Re: patch problem - mv88e6xxx: flush switchdev FDB workqueue

[Date Prev][Date Next][Thread Prev][Thread Next][Date Index][Thread Index]

 



On Mon, Mar 14, 2022 at 08:21:30AM +0100, gregkh@xxxxxxxxxxxxxxxxxxx wrote:
> On Mon, Mar 14, 2022 at 07:38:50AM +0100, gregkh@xxxxxxxxxxxxxxxxxxx wrote:
> > On Sun, Mar 13, 2022 at 02:10:31PM +0000, Vladimir Oltean wrote:
> > > Hi Daniel,
> > > 
> > > On Sun, Mar 13, 2022 at 03:03:07PM +0100, Daniel Suchy wrote:
> > > > Hello,
> > > > 
> > > > I noticed boot problems on my Turris Omnia (with Marvell 88E6176 switch
> > > > chip) after "net: dsa: mv88e6xxx: flush switchdev FDB workqueue before
> > > > removing VLAN" commit https://git.kernel.org/pub/scm/linux/kernel/git/stable/linux.git/commit/?id=2566a89b9e163b2fcd104d6005e0149f197b8a48
> > > > 
> > > > Within logs I catched hung kernel tasks (see below), at least first is
> > > > related to DSA subsystem.
> > > > 
> > > > When I revert this patch, everything works as expected and without any
> > > > issues.
> > > > 
> > > > In my setup, I have few vlans on affected switch (i'm using ifupdown2 v3.0
> > > > with iproute2 5.16 for configuration).
> > > > 
> > > > It seems your this patch introduces some new problem (at least for 5.15
> > > > kernels). I suggest revert this patch.
> > > > 
> > > > - Daniel
> > > 
> > > Oh wow, I'm terribly sorry. Yes, this patch shouldn't have been
> > > backported to kernel 5.15 and below, but I guess I missed the
> > > backport notification email and forgot to tell Greg about this.
> > > Patch "net: dsa: mv88e6xxx: flush switchdev FDB workqueue before
> > > removing VLAN" needs to be immediately reverted from these trees.
> > > 
> > > Greg, to avoid this from happening in the future, would something like
> > > this work? Is this parsed in some way?
> > > 
> > > Depends-on: 0faf890fc519 ("net: dsa: drop rtnl_lock from dsa_slave_switchdev_event_work") # which first appeared in v5.16
> > 
> > The "Fixes:" tag will solve this, please just use that in the future.
> 
> Ah, you did have a fixes tag here, so then use the way to say "you also
> need to add another patch here" by adding the sha to the line for the
> stable tree:
> 	cc: stable@xxxxxxxxxxxxxxx # 0faf890fc519
> 
> So, should I just backport that commit instead?  The "Fixes:" line says
> this needs to be backported to 4.14, which is why I added it to these
> trees.
> 
> thanks,

No, don't backport the dependency, just revert the patch (hence my
question: how can I describe "don't backport beyond commit X"?).
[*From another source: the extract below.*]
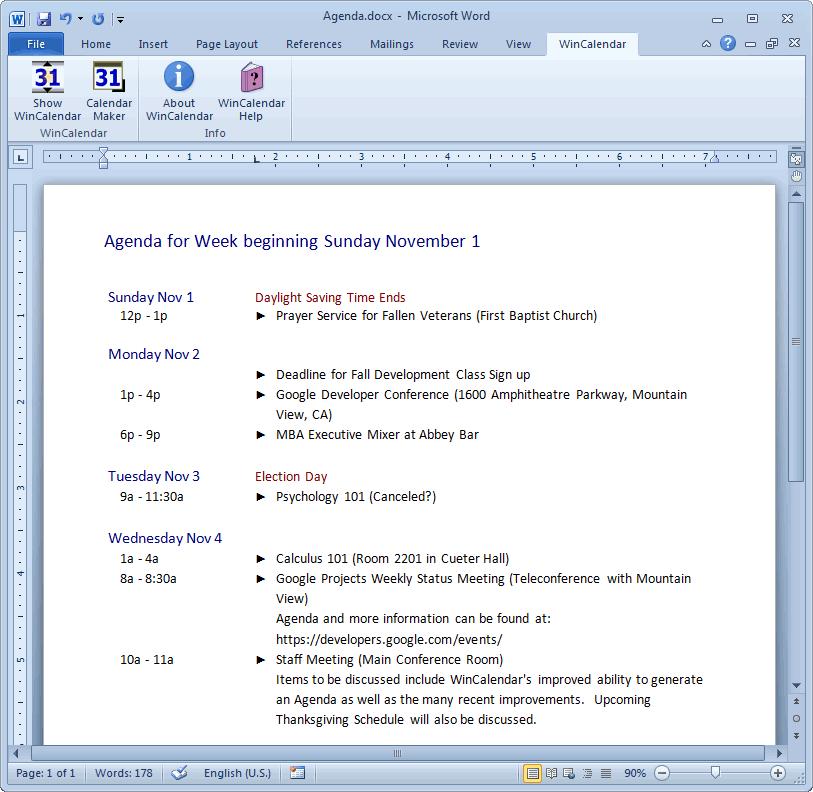 Calendar Maker & Calendar Creator for Word and Excel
Here, you can apply the revert attached.
From 571ca982c0a53d127b4c92339262c1e896e9c5a1 Mon Sep 17 00:00:00 2001
From: Vladimir Oltean <vladimir.oltean@xxxxxxx>
Date: Mon, 14 Mar 2022 01:24:59 +0200
Subject: [PATCH] Revert "net: dsa: mv88e6xxx: flush switchdev FDB workqueue
 before removing VLAN"

This reverts commit 2566a89b9e163b2fcd104d6005e0149f197b8a48.

The above change depends on upstream commit 0faf890fc519 ("net: dsa:
drop rtnl_lock from dsa_slave_switchdev_event_work"), which is not
present in linux-5.15.y. Without that change, waiting for the switchdev
workqueue causes deadlocks on the rtnl_mutex.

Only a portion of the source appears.